* [PROBLEM DETAILS]: Lines in the records below that contain the word "site" must each be copied.

* [RECORDS]:
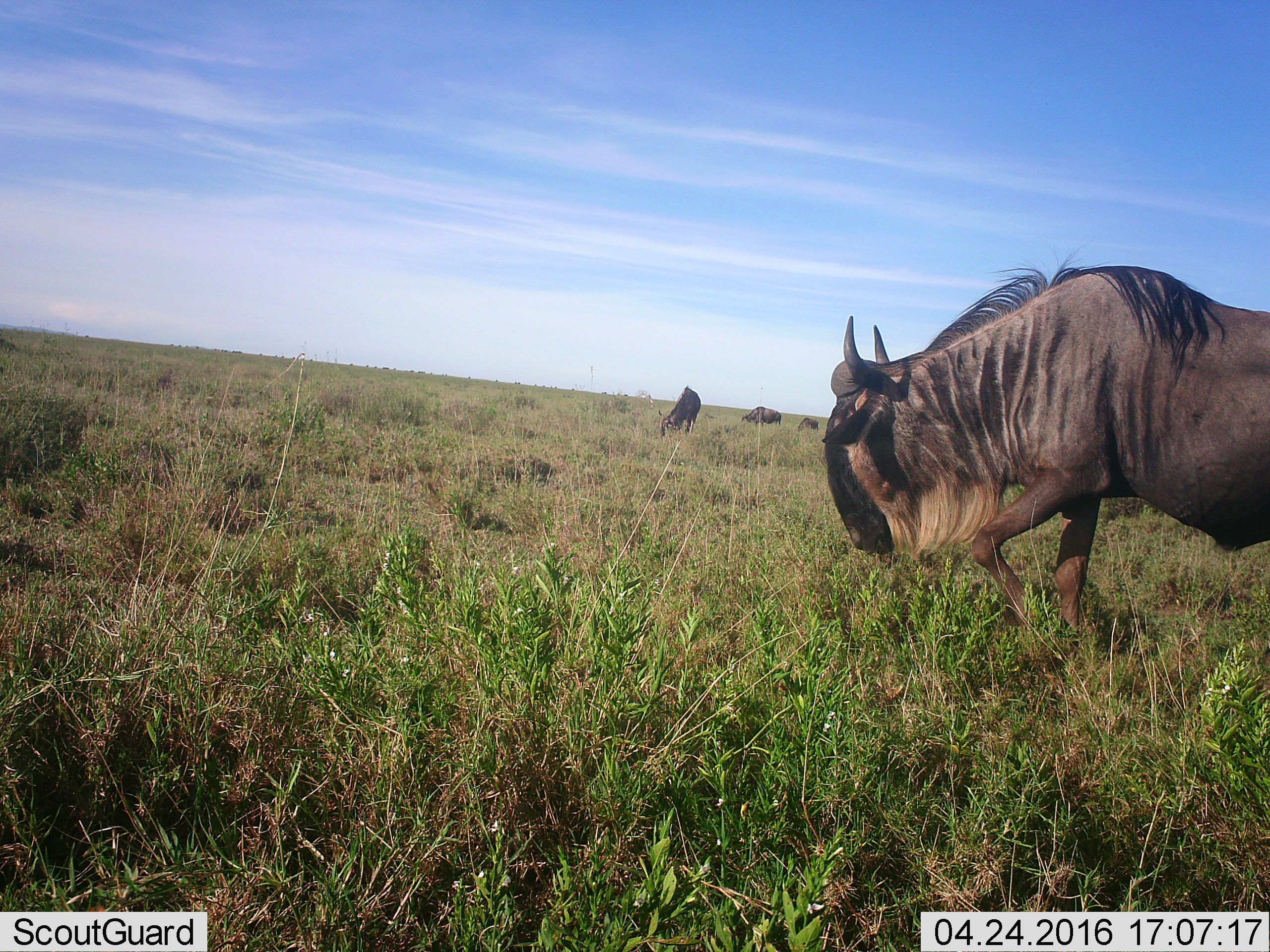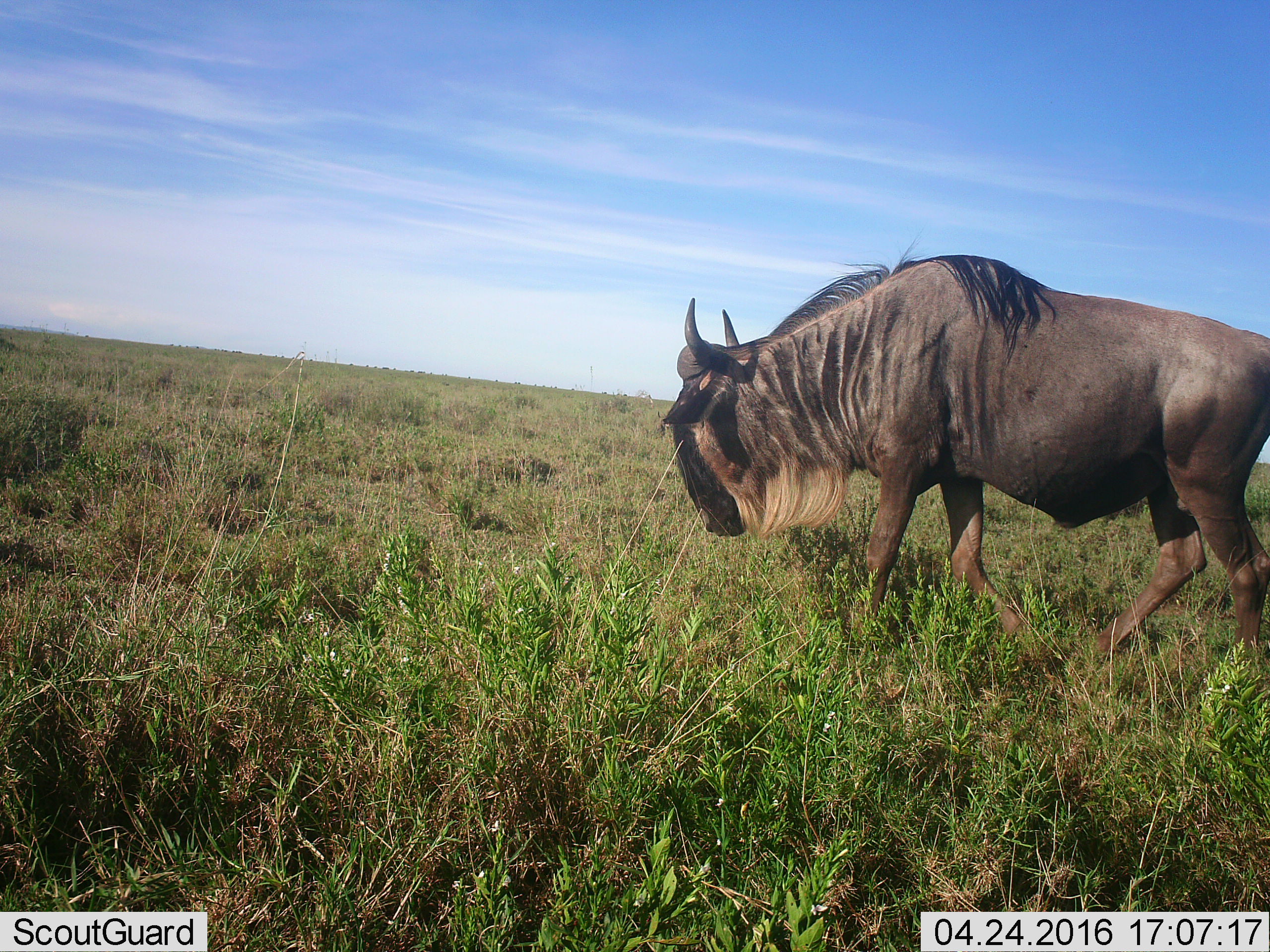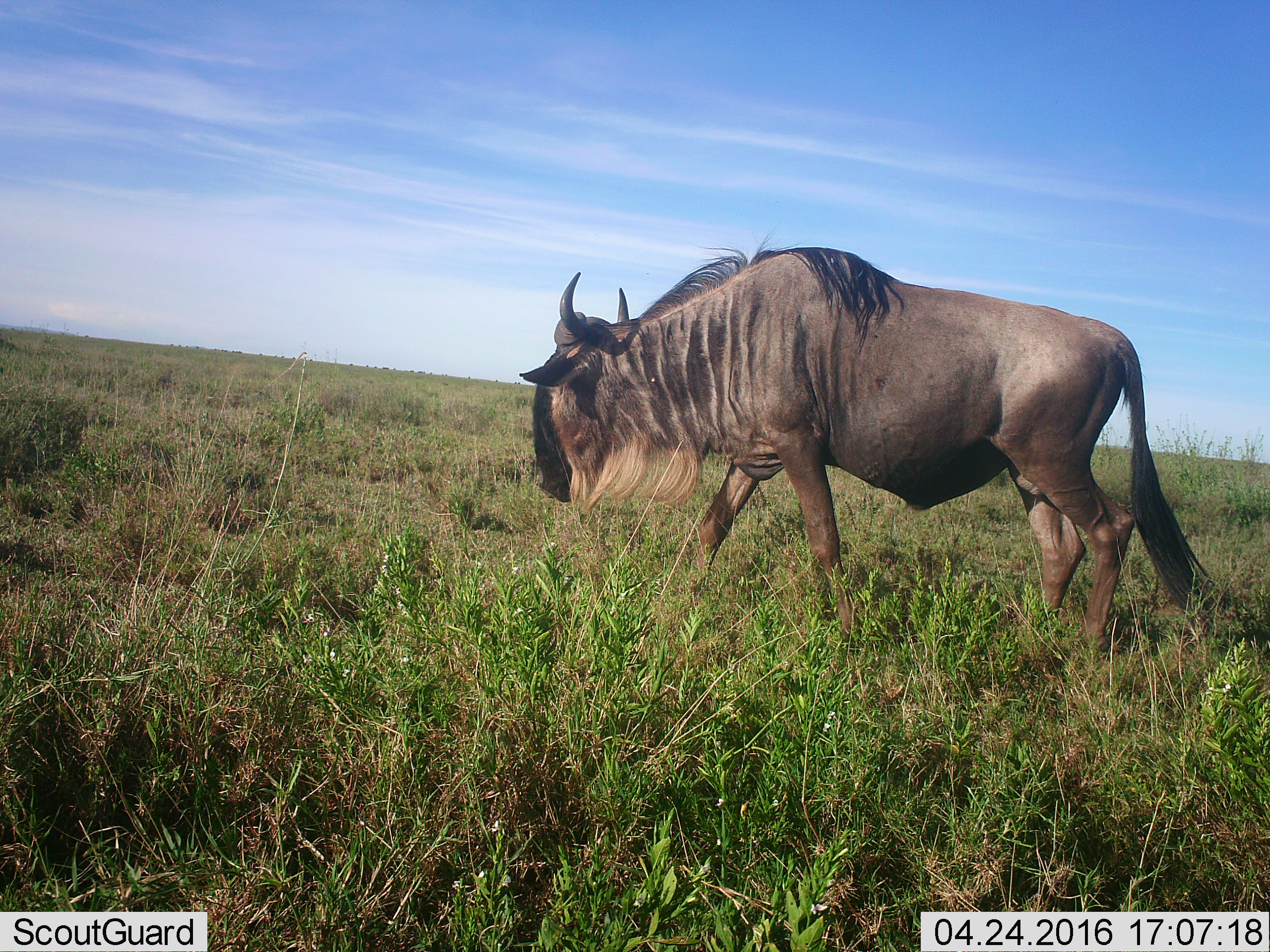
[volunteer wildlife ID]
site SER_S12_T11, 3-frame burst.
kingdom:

* * *

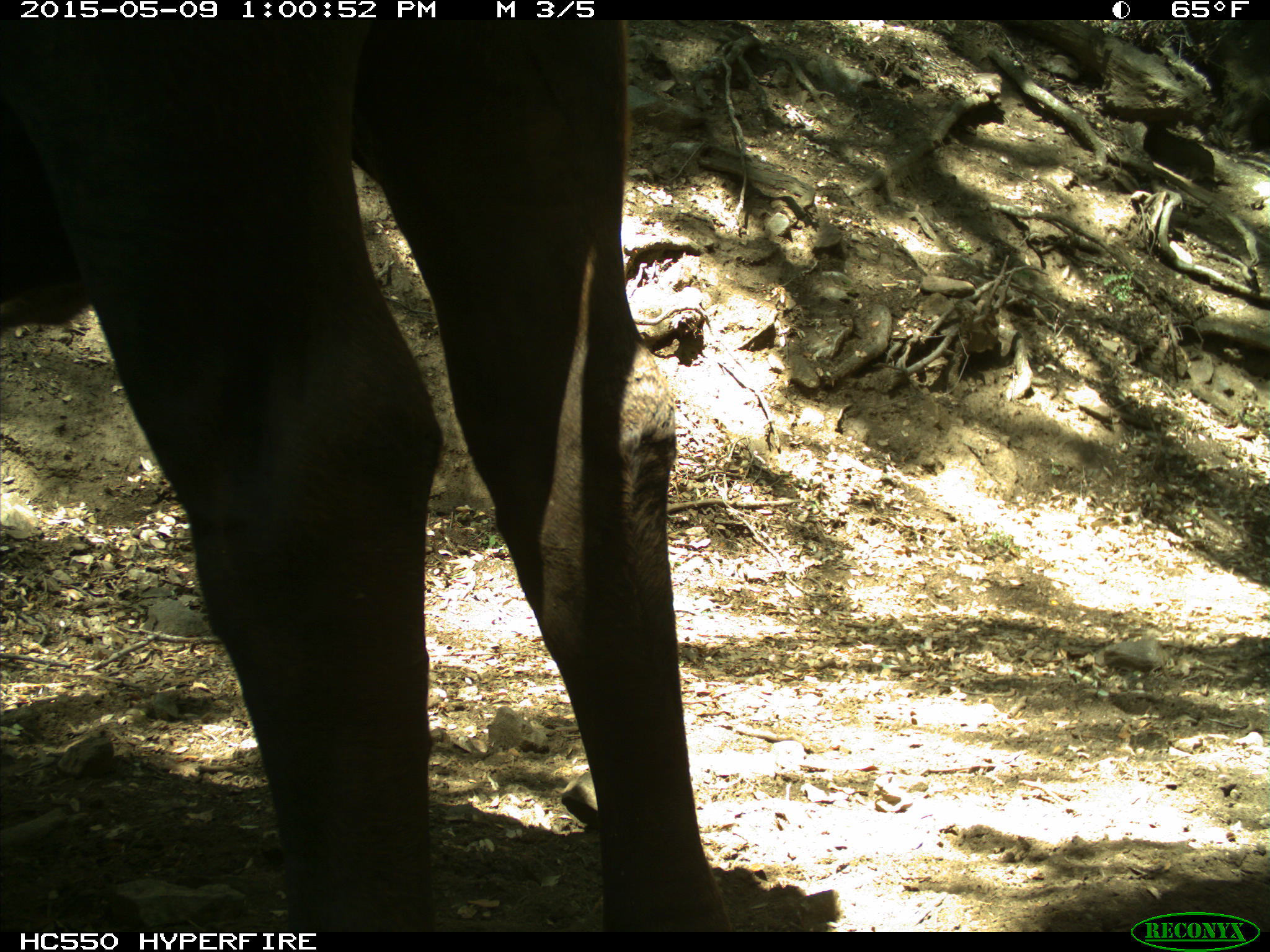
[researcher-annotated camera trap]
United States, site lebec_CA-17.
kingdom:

* [EXPECTED OUTPUT]:
site SER_S12_T11, 3-frame burst.
United States, site lebec_CA-17.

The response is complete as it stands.